Running offers many benefits, including improved cardiovascular and respiratory function, weight loss, reduced cholesterol and increased muscle and bone strength, as well as a healthier mental outlook. But with any sport or activity comes the risk of injury.
"Runners of all levels are at risk for significant injuries to their hips, knees, legs, ankles and feet." said Mylan N. Lam, M.D., clinical chief of spinal cord injury services, Kessler Institute for Rehabilitation. "And one of the best ways to prevent injury is to avoid injury. By taking simple precautions and watching for signs of potential problems, individuals can prevent or minimize many injuries."
TOO MUCH, TOO FAST
The majority of injuries are caused by excess - running too far, too fast or too often. In addition to strains and sprains, blisters and cramps, some of the more common injuries include:
- Hip and thigh injuries -- Bursitis, stress fractures, and hamstring pulls or tears are typically caused by inflammation and strain from overexertion or improper running techniques.
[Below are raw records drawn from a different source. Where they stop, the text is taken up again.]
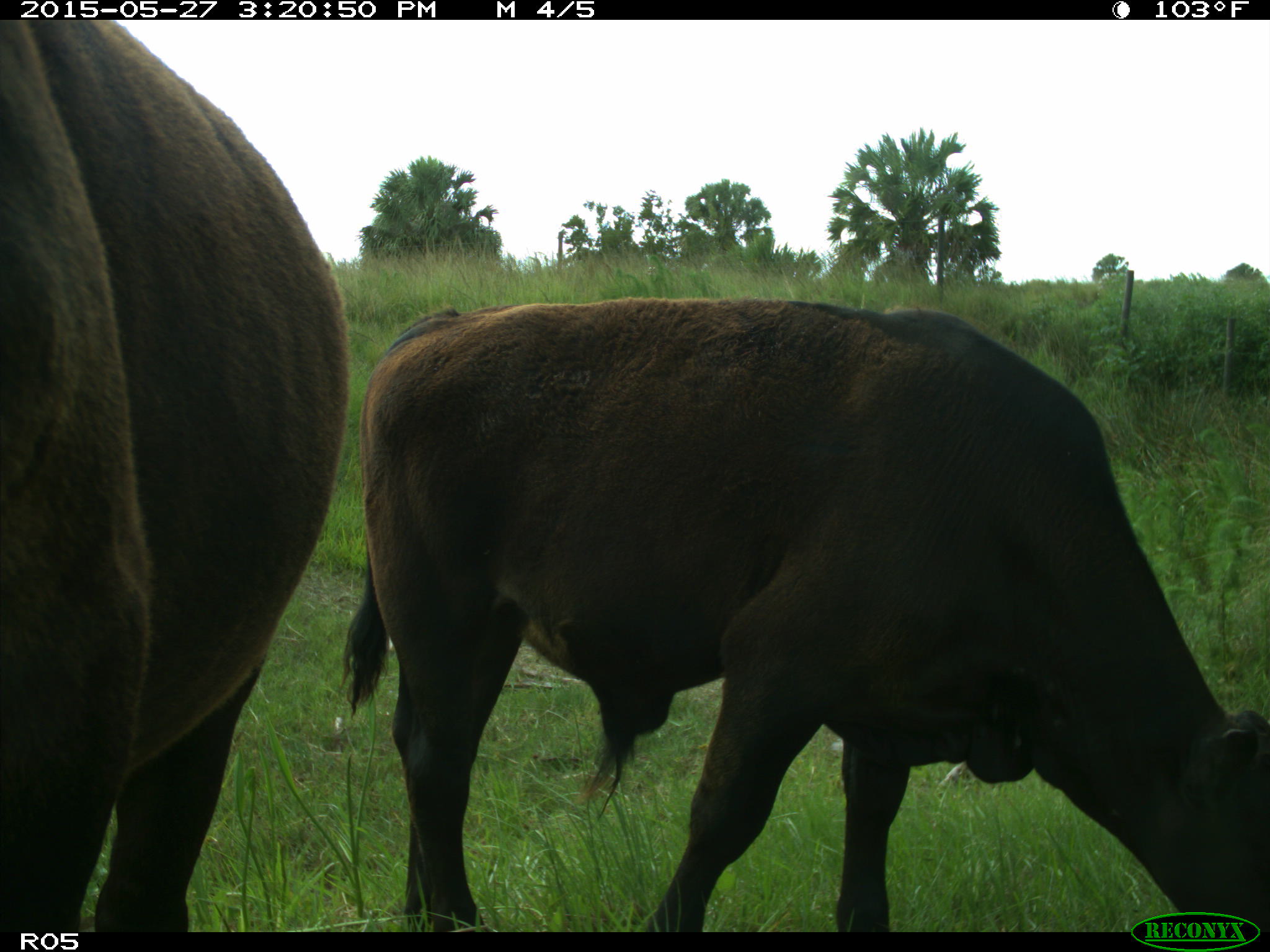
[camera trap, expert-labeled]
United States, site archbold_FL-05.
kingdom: Animalia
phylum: Chordata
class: Mammalia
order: Artiodactyla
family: Bovidae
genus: Bos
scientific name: Bos taurus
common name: domestic cow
Bos taurus (domestic cow).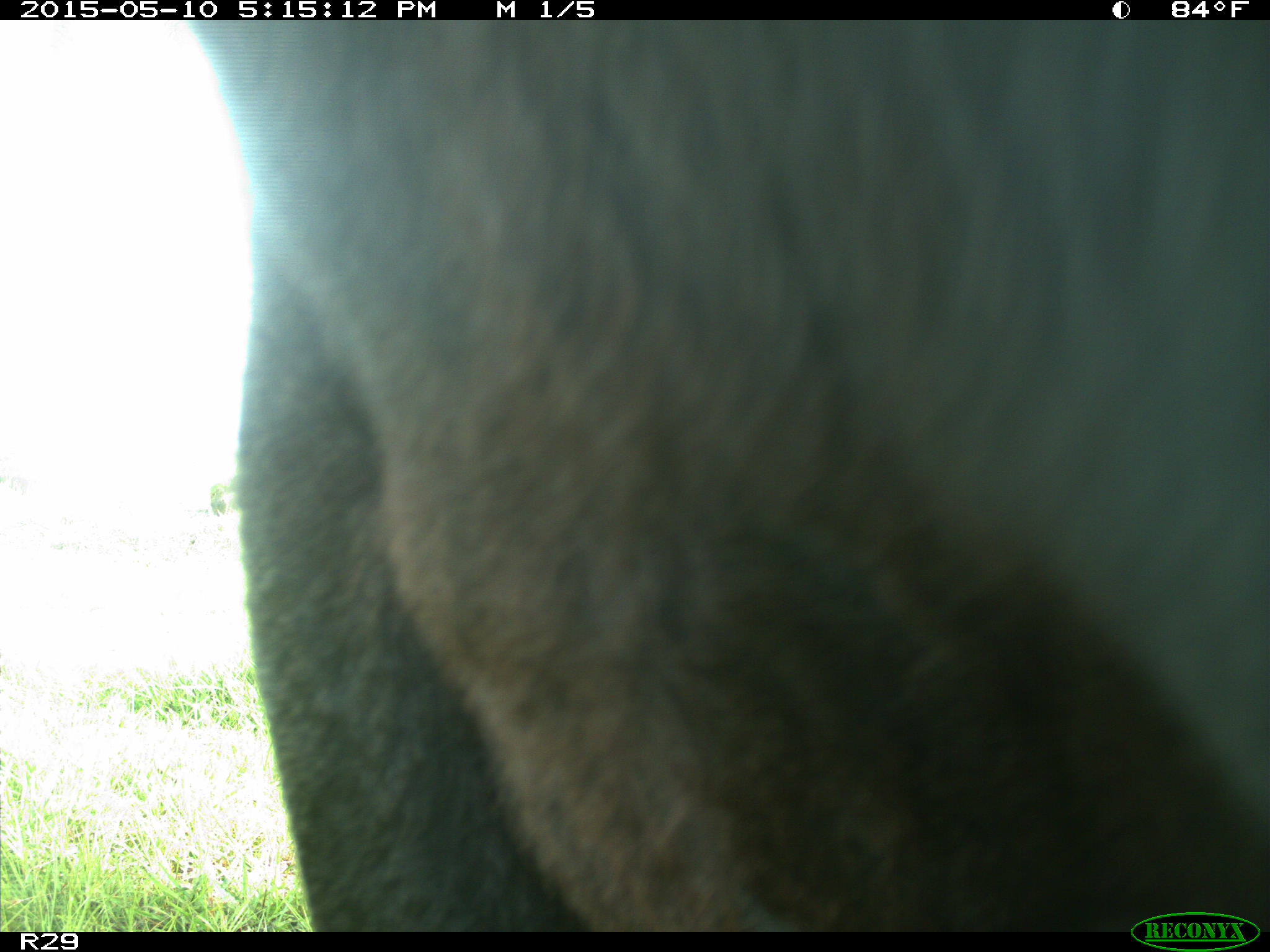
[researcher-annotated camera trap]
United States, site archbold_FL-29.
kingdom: Animalia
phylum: Chordata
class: Mammalia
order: Artiodactyla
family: Bovidae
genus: Bos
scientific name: Bos taurus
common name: domestic cow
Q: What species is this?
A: Bos taurus (domestic cow).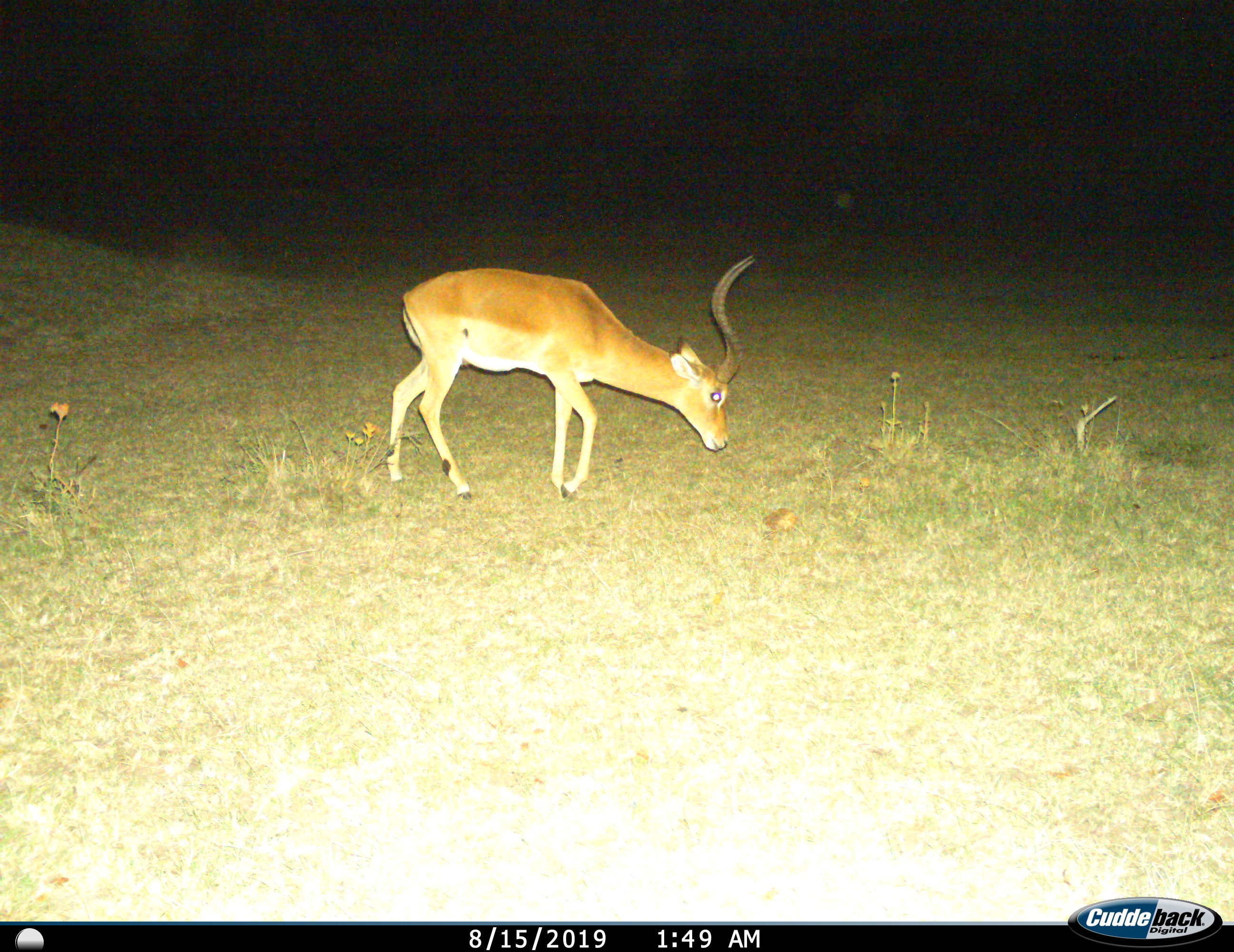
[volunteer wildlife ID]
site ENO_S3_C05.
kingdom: Animalia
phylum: Chordata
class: Mammalia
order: Artiodactyla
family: Bovidae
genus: Aepyceros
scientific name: Aepyceros melampus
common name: impala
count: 1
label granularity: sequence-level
- Knee injuries -- Patellofemoral syndrome, more commonly called "runner's knee" is characterized by a dull ache or sharp pain under or around the kneecap and is often accompanied by a grinding sensation when the knee is bent then straightened. Iliotibial Band (ITB) Syndrome can also produce inflammation and pain in and around the knee.
- Leg injuries -- Shin splints or medial tibial stress syndrome is a cumulative but painful condition resulting from too much force being placed on the shinbone (tibia) and surrounding tissues.
- Ankle injuries -- Sprains vary in severity but typically result in pain, swelling and bruising. Achilles tendonitis is a painful inflammation in the back of the ankle, which if left untreated, can lead to a ruptured tendon.
- Foot injuries -- Plantar fasciitis, which can cause sharp pain or a dull ache in the bottom of the foot near the heel or in the arch, is typically caused by poor foot structure, inadequate running shoes or a sudden increase in the distance run. Improper shoes and downhill running can also cause painful Runner's toe.
The good news is that these injuries are treatable, but more importantly can be prevented or reduced by following some basic training guidelines and running techniques. Kessler Institute for Rehabilitation offers the following tips:
- Invest in a good pair of running shoes. Running in worn out shoes is a prime cause of many injuries. It's typically suggested that sneakers be replaced when you've logged about 500 miles.
- Stretch regularly before and after a run to avoid tightening of muscles. Be sure to include stretches for the hips, thigh, hamstring, calf and ankle, as well as the back.
- Perform warm-up exercises, such as light jogging or other aerobic activities, to prepare your body.
- Include cross training in your overall exercise regimen to help strengthen a wide range of muscles. Consider weight-training, swimming, calisthenics or other workouts that use muscles in different ways.
- Avoid overtraining - and overexertion. Doing too much, too soon and too quickly can lead to injuries. A good approach for beginners may be to start with a run/walk technique, alternating thirty seconds of running with thirty seconds of walking for about twenty to thirty minutes, three times a week. Gradually increase the length of running segments while maintaining a manageable pace. For more seasoned runners, the American Running Association suggests that you not increase your mileage by more than 10 percent a week.
- Stay hydrated especially in warmer weather. Drink at least 12 ounces of water 10-15 minutes before starting out and every 20 minutes during your run.
- Run on smooth, level and softer surfaces whenever possible.
- Watch for the warning signs of injury. If you begin to experience any pain or swelling, stop running and seek medical attention.